By Irene Hannon, author of Driftwood Bay
When I launched my fiction-writing career many years ago, I thought having an agent would be advantageous—not to mention prestigious. It was a sentiment shared by most authors I knew.
But my early career ended up being focused on category romance, and as I quickly learned, an agent in that situation is little more than an unnecessary expense. Category romance contracts are boilerplate and largely nonnegotiable (aside from a couple of items like author copies). So, an agent won’t be able to get you anything you can’t ask for yourself—yet they’ll still take their full fifteen percent.
When I decided to branch into longer, trade-length books, I knew I’d need to switch publishers. By then, it had become more difficult to connect with non-category publishers without an agent.
So, I got one—and he did sell my first suspense series.
However, having spent more than two decades in an executive level position at a Fortune 500 company, I was familiar with the give and take of negotiation. I had also educated myself through the years on publishing contracts. So other than making that initial connection, my agent did very little for me.

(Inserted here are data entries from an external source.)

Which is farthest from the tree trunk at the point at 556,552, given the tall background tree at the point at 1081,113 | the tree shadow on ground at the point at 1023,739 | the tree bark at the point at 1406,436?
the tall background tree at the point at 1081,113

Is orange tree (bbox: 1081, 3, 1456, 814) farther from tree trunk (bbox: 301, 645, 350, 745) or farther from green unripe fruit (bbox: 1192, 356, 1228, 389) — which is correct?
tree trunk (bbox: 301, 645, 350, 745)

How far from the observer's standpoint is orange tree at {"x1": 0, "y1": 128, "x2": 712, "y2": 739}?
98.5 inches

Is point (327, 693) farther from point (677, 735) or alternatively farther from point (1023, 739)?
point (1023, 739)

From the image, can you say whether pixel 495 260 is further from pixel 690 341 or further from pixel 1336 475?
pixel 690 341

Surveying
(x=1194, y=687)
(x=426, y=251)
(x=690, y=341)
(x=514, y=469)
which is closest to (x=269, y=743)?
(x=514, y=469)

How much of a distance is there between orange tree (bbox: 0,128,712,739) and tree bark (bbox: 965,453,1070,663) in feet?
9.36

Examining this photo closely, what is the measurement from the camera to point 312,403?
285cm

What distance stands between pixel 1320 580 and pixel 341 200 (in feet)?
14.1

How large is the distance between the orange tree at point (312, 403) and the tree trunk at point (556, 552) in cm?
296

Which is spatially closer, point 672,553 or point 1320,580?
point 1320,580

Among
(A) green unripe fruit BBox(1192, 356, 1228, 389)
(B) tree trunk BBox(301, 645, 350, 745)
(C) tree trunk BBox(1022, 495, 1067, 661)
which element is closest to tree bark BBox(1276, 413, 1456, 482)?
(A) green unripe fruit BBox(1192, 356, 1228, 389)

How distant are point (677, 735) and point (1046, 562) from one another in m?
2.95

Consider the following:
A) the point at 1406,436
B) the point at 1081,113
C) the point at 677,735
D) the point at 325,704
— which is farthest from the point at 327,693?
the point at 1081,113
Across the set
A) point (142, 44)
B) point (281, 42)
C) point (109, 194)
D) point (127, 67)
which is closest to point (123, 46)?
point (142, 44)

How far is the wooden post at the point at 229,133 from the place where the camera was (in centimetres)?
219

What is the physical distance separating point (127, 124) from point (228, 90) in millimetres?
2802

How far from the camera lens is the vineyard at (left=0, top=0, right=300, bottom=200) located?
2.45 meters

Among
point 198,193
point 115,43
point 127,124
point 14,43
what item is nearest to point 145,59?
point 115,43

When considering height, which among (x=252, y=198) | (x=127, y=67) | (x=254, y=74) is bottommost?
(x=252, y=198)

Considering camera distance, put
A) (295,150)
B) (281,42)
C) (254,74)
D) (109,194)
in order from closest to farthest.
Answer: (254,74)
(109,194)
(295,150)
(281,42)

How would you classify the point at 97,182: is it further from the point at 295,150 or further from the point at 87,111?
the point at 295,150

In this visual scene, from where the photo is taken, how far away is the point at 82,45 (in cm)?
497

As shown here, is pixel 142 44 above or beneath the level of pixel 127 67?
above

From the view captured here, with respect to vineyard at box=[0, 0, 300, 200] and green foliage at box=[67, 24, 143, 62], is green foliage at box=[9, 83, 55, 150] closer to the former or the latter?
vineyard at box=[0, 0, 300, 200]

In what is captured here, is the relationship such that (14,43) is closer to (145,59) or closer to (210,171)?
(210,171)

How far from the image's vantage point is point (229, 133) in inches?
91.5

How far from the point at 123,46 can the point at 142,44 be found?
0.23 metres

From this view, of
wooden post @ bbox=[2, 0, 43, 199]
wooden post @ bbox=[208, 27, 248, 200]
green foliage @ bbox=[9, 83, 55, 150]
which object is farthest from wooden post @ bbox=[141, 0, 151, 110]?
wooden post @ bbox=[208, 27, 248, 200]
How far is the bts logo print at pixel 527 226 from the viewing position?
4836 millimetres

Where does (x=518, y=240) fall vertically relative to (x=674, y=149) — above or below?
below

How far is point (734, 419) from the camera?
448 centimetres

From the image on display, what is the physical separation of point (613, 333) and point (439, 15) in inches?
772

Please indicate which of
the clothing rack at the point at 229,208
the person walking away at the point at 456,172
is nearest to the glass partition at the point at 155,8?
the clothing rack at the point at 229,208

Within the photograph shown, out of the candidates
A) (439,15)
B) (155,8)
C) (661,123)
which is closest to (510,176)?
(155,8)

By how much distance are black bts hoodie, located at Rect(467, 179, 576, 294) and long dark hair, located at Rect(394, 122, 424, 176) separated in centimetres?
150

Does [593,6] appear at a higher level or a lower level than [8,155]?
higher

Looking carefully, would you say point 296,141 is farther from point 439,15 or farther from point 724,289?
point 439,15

When it came time to pitch a second series, I sent him a one-page proposal, with a one-paragraph synopsis of each of the books. He passed it on to my publisher—and they bought it immediately. Virtually no work was required on his part…yet he collected his fifteen percent (and continues to collect it to this day, since the series is still selling).
At this point, I decided the agent model wasn’t working for me. I was comfortable reviewing contracts and asking for what I wanted, and I anticipated a long run with my publisher. What value was my agent adding?
Just as I was about to sever our relationship, my publisher contacted him and asked for another contract. Absolutely zero work was required on his part. But since he was still the agent of record, he got his percentage.
Needless to say, we’ve since parted ways. I now negotiate my own contracts, though I do have a literary attorney in New York who I use on occasion. But that’s a pay-as-you-go arrangement, which works far better for me.
While I realize an agent may make sense for some authors who intend to take advantage of the smorgasbord of services they offer—publisher contacts, industry information, contract negotiation, contract analysis, manuscript review, hand holding. However, all I ever used my agent for was negotiating contracts. So, I was paying for a smorgasbord I didn’t need.
For those still waiting for their first contract, a literary agent may help you get your work in front of an editor. But remember that many editors attend writing conferences, and you may be able to make a personal connection yourself. It’s an option that could be worth exploring.
Whether you decide to get an agent or not, I’ll share one piece of advice. Educate yourself on the industry and on contracts—and review every contract word for word. Because no one will ever care as much about your career as you do.